In this tutorial you are going to learn about Consensus Problem in Distributed System.
Consensus is a task of getting all the processes in a group to agree on some specific value based on the votes of each process.
Places where consensus has come in useful are:
- Synchronizing replicated state machines and making sure all replicas have the same (consistent) view of the system state.
- Electing a leader (eg: for mutual exclusion).
- Deciding to commit or abort for distributed transactions.
System Assumption
- Failure models: Among the n processors in the system, at most f processes can faulty
- Synchronous/Asynchronous communication:
- Failure prone process in synchronous communication
- Failure prone process in Asynchronous communications.
- Network connectivity – The system has logical connectivity.
- Sender identification- A process that receives a message always knows the sender id.
- Channel reliability- The channels are reliable, and only the processes may fail.
- Authenticated vs non-authenticated messages – we will be dealing only with unauthenticated messages.
- Agreement variable- The agreement variable may be Boolean or multivalued and need not be an integer.
In reality the system components are never perfect, they are prone to hardware failures, packet drops, slow network, clock skews, etc.

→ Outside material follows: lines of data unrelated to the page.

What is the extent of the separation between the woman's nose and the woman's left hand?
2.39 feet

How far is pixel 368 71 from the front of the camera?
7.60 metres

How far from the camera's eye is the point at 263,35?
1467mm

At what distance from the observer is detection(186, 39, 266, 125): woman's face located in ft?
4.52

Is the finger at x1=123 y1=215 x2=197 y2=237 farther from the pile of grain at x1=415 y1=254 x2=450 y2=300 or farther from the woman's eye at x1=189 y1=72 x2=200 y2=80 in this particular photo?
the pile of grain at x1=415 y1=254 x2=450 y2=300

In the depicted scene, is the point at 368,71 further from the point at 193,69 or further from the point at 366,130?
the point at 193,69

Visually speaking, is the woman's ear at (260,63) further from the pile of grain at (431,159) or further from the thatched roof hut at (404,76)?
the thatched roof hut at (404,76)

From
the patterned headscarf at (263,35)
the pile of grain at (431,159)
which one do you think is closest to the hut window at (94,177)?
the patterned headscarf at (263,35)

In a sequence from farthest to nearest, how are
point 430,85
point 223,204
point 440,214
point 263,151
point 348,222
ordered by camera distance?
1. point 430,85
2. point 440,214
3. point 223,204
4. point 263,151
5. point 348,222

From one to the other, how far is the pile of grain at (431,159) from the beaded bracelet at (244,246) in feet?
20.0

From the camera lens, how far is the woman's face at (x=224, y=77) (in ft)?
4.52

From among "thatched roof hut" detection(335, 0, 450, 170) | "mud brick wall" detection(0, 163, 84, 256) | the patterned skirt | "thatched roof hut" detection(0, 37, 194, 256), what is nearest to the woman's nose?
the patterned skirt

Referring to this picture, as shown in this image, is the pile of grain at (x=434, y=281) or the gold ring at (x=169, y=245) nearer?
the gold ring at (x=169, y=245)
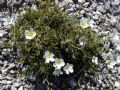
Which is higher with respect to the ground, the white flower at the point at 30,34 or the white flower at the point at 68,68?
the white flower at the point at 30,34

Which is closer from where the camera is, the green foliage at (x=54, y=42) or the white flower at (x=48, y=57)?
the white flower at (x=48, y=57)

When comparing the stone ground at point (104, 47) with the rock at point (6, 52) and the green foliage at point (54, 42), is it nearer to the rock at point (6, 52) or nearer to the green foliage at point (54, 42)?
the rock at point (6, 52)

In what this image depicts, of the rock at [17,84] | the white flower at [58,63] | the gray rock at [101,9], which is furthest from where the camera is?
the gray rock at [101,9]

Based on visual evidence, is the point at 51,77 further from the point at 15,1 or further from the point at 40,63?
the point at 15,1

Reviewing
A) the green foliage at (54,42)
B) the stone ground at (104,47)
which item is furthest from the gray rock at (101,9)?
the green foliage at (54,42)

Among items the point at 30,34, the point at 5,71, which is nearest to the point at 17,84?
the point at 5,71

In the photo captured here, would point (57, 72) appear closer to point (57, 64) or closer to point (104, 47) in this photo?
point (57, 64)

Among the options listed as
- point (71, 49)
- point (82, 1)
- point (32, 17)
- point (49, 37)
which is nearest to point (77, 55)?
point (71, 49)
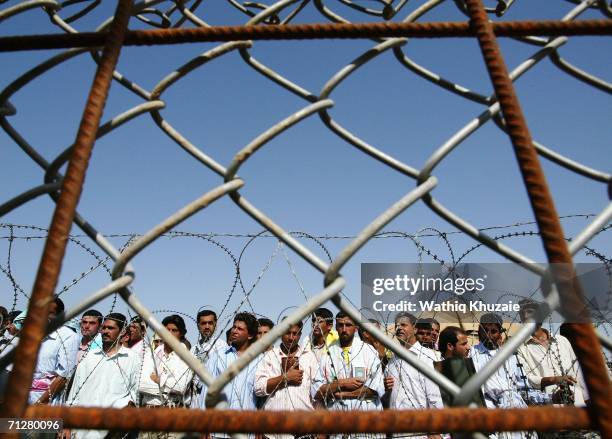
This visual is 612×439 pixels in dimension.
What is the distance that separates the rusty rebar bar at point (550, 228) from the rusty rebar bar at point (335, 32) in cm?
8

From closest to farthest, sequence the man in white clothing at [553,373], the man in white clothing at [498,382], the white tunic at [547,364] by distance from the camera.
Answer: the man in white clothing at [498,382] → the man in white clothing at [553,373] → the white tunic at [547,364]

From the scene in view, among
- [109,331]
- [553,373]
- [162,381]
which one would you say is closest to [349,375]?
[553,373]

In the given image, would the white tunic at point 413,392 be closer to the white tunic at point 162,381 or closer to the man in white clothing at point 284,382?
the man in white clothing at point 284,382

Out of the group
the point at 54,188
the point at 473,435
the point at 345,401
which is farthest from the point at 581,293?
the point at 345,401

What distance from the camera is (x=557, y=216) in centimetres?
63

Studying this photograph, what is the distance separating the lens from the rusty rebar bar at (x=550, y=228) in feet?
1.83

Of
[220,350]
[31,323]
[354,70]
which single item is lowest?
[31,323]

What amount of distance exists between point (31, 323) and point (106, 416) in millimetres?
155

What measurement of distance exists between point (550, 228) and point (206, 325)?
209 inches

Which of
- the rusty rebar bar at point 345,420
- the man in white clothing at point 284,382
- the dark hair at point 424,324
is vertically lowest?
the rusty rebar bar at point 345,420

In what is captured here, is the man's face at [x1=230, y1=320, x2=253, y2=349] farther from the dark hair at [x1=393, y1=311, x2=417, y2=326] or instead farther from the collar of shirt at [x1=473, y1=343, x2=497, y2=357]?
the collar of shirt at [x1=473, y1=343, x2=497, y2=357]

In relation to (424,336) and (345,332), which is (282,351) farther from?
(424,336)

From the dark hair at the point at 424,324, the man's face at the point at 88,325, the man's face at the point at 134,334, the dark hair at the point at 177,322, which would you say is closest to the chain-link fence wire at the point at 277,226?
the dark hair at the point at 424,324

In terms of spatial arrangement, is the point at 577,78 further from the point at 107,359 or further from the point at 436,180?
the point at 107,359
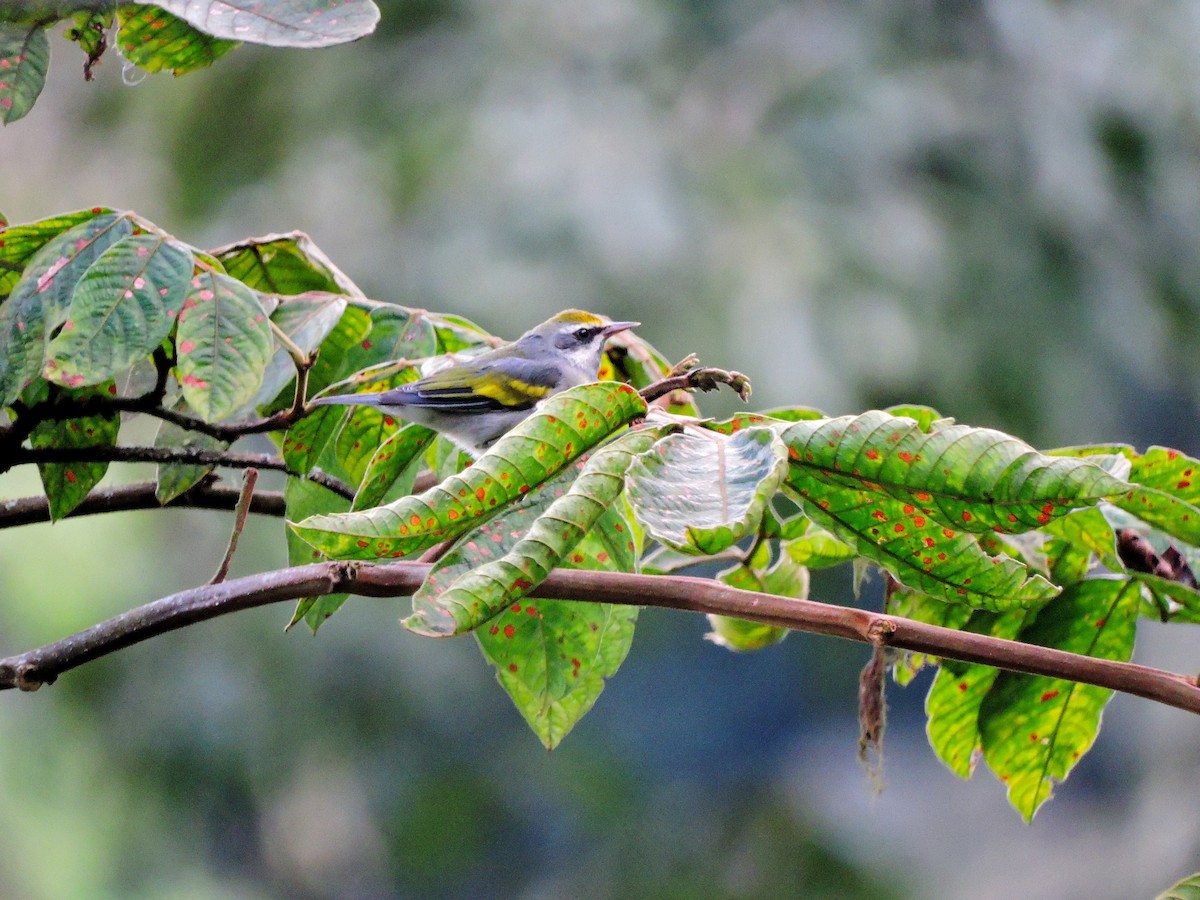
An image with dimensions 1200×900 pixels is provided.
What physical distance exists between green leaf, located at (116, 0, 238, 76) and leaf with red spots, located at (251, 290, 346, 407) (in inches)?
7.0

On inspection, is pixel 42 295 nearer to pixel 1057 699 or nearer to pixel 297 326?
pixel 297 326

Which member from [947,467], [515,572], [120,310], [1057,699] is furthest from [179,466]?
[1057,699]

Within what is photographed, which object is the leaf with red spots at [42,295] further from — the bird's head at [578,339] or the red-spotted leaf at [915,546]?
the bird's head at [578,339]

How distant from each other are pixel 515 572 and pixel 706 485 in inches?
4.2

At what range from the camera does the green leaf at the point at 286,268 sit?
0.92 m

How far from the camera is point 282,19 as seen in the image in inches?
26.4

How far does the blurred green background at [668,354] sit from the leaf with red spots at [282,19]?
2724 millimetres

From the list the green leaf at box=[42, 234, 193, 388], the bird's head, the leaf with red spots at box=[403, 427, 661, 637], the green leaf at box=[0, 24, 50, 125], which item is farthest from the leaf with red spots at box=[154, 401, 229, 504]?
the bird's head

These components should agree on some data value that is needed during computation to act as a single entity.
Scenarios that require consensus
Let’s assume a distributed database where the data is replicated to all nodes:
- Ordering of the updates [Reliable multicast]
- Detection of suspected failure [ Failure detection]
- Exclusive access to a resource [Mutual exclusion]
- Leader election process [Leader election]
Consensus Protocol Constraints
- Agreement: Every component must agree on the same value.
- Validity: If all components propose the same value v, then all processes decide v
- Termination: Every non-faulty component decides some value. If the protocol never terminates, then the components are agreeing on the same thing, which is not deciding.
Consensus Algorithms:
- PAXOS (Google chubby)
- RAFT(Hashicorp Consul, etcd)
- ZAP (Apache Zookeeper)
Different Forms of Consensus Problem:
The Byzantine agreement problem: The byzantine agreement problem requires source process with an initial value, to reach agreement subject to the following conditions:
- Agreement
- Validity
- Termination
The consensus problem differs from the byzantine agreement that each process has an initial value and all the correct processes must agree on a single value.
- Agreement: All non faulty processes must agree on the same single value.
- Validity: If all the non faulty processes have the same initial values, then the agreed upon value by all non-faulty processes must be the same value.
- Termination: Each non-faulty process must eventually decide on a value.
The Interactive Consistency Problem:
- Each process has an initial value, and all the correct processes must agree upon a set of value with one value for each process.
- The formal specification is as-follows
- Agreement: All non-faulty processes must agree on the same array of value A[v]… A[Vn]
- Validity: If the process is non-faulty and its initial value is vi, then all non faulty processes agree on vi as ith element of the array A. If process j is faulty, then non-faulty processes can agree on any value for Aj.
- Termination: Each non-faulty process should decide on the array A.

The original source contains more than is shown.